Neither Cameron or Brown has had a good New Year first interview/speech. Whilst Cameron was busy giving his usual rhetoric full but policy absent speech, Brown was reintroducing the old Tory cut vs Labour investment line. Yes, we all know that the Tories are the party of cuts, however, it is silly for Brown to act as though any party has the ability to promise no cuts with the public finances as they are. Whilst Brown is busy away announcing new spending commitments, there are key cuts in education (a supposed ring fenced department) from Mandelson, which Vince Cable rightly highlighted:
“Lord Mandelson has already undermined the Prime Minister by making very deep cuts in the university and science budgets, with some of the best scientists in the country losing their job. This leaves Mr Brown looking very foolish.”
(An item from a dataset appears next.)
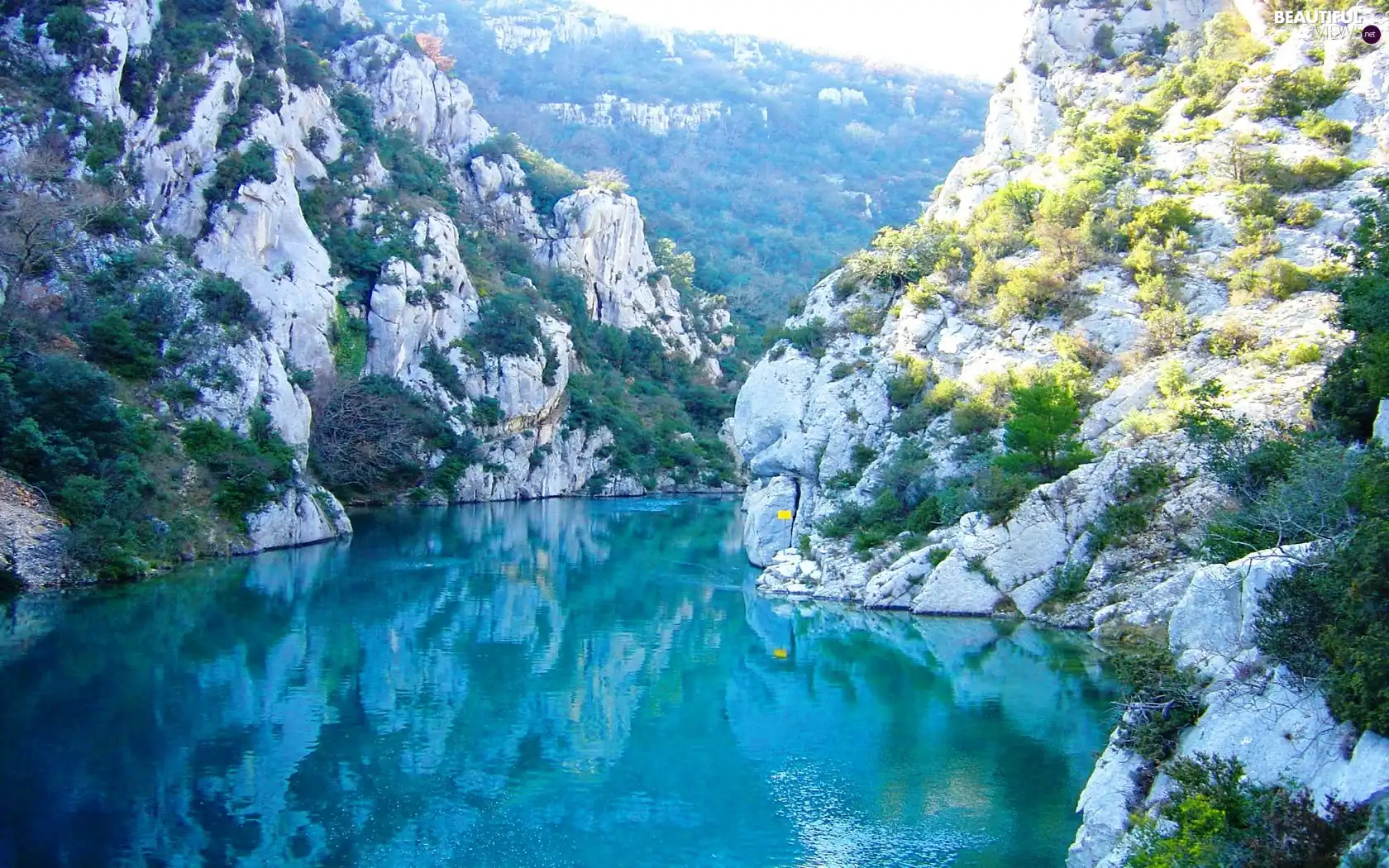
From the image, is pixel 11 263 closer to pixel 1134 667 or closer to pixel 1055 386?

I blogged about this recently, and it seems nonsensical to act as though investment is Labour’s speciality when right under Brown’s nose departments are cutting up to 10%. The public hate being lied to about spending cuts. If Brown makes out that cuts aren’t happening and then you find out that your university has for example, 10% to cut from its budget, how much worse is that than if Brown had just admitted from the start that cuts are inevitable with the public finances like they are?
Whilst the Liberal Democrats cannot rule out a pact with Labour if a hung parliament occurred, it is important to make sure that at the moment we distance ourself from the courting that is currently taking place by both Labour and the Tories. Both parties are a compromise to what we stand for, but if it came down to it, Labour are closer to our values as we do share common ground in aspects such as constitutional reform (even though it has taken Labour 12 years to become serious about electoral reform) and taxes – however, there are still dis-junctures between us and Labour, such as civil liberties. Thus, whatever happens, it is important for us to withstand independence from Labour and the Tories, as we do have unique values and are not just a branch of either of the two main parties, we should be a closed book for the time being – let Labour and the Tories squirm for a while, after all we are more likely to get a better deal out of them if it does come to a hung parliament.
Whilst I support a lot of the actions (such as the bail outs of the banks) that has got us into the problems we are in now and whilst I support continued investment in the right areas, making out that we can just continue to invest without any ramifications on the need for cutting is insulting.